| WHAT NEEDS TO BE DONE |
Format the lines below as a Markdown table with two columns, Row and Line, numbering each row and omitting blank lines.

# Start of INFORMATION GIVEN

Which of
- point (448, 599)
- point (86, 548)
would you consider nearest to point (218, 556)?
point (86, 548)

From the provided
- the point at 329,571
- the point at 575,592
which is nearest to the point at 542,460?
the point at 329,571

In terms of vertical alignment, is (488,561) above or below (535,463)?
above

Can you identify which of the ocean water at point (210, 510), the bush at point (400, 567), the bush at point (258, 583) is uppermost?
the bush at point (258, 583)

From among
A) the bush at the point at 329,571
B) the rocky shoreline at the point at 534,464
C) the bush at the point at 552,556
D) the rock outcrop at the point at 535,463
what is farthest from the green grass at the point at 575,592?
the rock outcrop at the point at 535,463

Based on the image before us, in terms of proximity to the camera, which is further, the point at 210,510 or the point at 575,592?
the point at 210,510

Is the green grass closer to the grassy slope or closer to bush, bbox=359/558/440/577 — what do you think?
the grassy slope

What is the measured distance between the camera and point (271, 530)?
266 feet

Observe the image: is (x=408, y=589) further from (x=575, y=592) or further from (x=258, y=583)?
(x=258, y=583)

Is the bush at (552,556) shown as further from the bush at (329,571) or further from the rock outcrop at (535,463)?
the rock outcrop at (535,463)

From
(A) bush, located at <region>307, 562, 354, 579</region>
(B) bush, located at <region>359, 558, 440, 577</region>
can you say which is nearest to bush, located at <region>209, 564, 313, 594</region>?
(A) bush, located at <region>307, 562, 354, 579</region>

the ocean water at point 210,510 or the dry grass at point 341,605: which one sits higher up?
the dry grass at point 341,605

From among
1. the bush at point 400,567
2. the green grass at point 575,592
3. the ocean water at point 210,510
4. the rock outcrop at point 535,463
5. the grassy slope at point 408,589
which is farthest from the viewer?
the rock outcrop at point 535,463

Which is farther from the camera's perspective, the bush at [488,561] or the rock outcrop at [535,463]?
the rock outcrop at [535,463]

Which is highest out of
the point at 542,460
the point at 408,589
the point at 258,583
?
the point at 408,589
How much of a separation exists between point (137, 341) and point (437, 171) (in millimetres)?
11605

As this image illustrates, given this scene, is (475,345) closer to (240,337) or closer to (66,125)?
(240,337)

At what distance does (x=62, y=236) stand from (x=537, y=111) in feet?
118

# End of INFORMATION GIVEN

| FINAL ANSWER |
| Row | Line |
|---|---|
| 1 | Which of |
| 2 | - point (448, 599) |
| 3 | - point (86, 548) |
| 4 | would you consider nearest to point (218, 556)? |
| 5 | point (86, 548) |
| 6 | From the provided |
| 7 | - the point at 329,571 |
| 8 | - the point at 575,592 |
| 9 | which is nearest to the point at 542,460? |
| 10 | the point at 329,571 |
| 11 | In terms of vertical alignment, is (488,561) above or below (535,463)? |
| 12 | above |
| 13 | Can you identify which of the ocean water at point (210, 510), the bush at point (400, 567), the bush at point (258, 583) is uppermost? |
| 14 | the bush at point (258, 583) |
| 15 | From among |
| 16 | A) the bush at the point at 329,571 |
| 17 | B) the rocky shoreline at the point at 534,464 |
| 18 | C) the bush at the point at 552,556 |
| 19 | D) the rock outcrop at the point at 535,463 |
| 20 | what is farthest from the green grass at the point at 575,592? |
| 21 | the rock outcrop at the point at 535,463 |
| 22 | Based on the image before us, in terms of proximity to the camera, which is further, the point at 210,510 or the point at 575,592? |
| 23 | the point at 210,510 |
| 24 | Is the green grass closer to the grassy slope or closer to bush, bbox=359/558/440/577 — what do you think? |
| 25 | the grassy slope |
| 26 | What is the measured distance between the camera and point (271, 530)? |
| 27 | 266 feet |
| 28 | Observe the image: is (x=408, y=589) further from (x=575, y=592) or further from (x=258, y=583)? |
| 29 | (x=258, y=583) |
| 30 | Is the bush at (552,556) shown as further from the bush at (329,571) or further from the rock outcrop at (535,463)? |
| 31 | the rock outcrop at (535,463) |
| 32 | From |
| 33 | (A) bush, located at <region>307, 562, 354, 579</region> |
| 34 | (B) bush, located at <region>359, 558, 440, 577</region> |
| 35 | can you say which is nearest to bush, located at <region>209, 564, 313, 594</region>? |
| 36 | (A) bush, located at <region>307, 562, 354, 579</region> |
| 37 | the ocean water at point 210,510 or the dry grass at point 341,605: which one sits higher up? |
| 38 | the dry grass at point 341,605 |
| 39 | From among |
| 40 | 1. the bush at point 400,567 |
| 41 | 2. the green grass at point 575,592 |
| 42 | 3. the ocean water at point 210,510 |
| 43 | 4. the rock outcrop at point 535,463 |
| 44 | 5. the grassy slope at point 408,589 |
| 45 | which is farthest from the viewer? |
| 46 | the rock outcrop at point 535,463 |
| 47 | Which is farther from the camera's perspective, the bush at [488,561] or the rock outcrop at [535,463]? |
| 48 | the rock outcrop at [535,463] |
| 49 | Which is highest out of |
| 50 | the point at 542,460 |
| 51 | the point at 408,589 |
| 52 | the point at 258,583 |
| 53 | ? |
| 54 | the point at 408,589 |
| 55 | How much of a separation exists between point (137, 341) and point (437, 171) (in millimetres)? |
| 56 | 11605 |
| 57 | As this image illustrates, given this scene, is (475,345) closer to (240,337) or closer to (66,125)? |
| 58 | (240,337) |
| 59 | At what distance does (x=62, y=236) stand from (x=537, y=111) in feet? |
| 60 | 118 |